WORK TO BE COMPLETED.
Switch "furthest" to "farthest" everywhere in the data below and reproduce it with everything else untouched.

EXCERPTED RECORDS.

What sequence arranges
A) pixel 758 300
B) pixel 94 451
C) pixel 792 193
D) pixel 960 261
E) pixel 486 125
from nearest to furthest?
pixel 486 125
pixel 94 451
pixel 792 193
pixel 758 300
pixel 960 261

COMPLETED TASK.
What sequence arranges
A) pixel 758 300
B) pixel 94 451
C) pixel 792 193
D) pixel 960 261
E) pixel 486 125
from nearest to farthest?
pixel 486 125
pixel 94 451
pixel 792 193
pixel 758 300
pixel 960 261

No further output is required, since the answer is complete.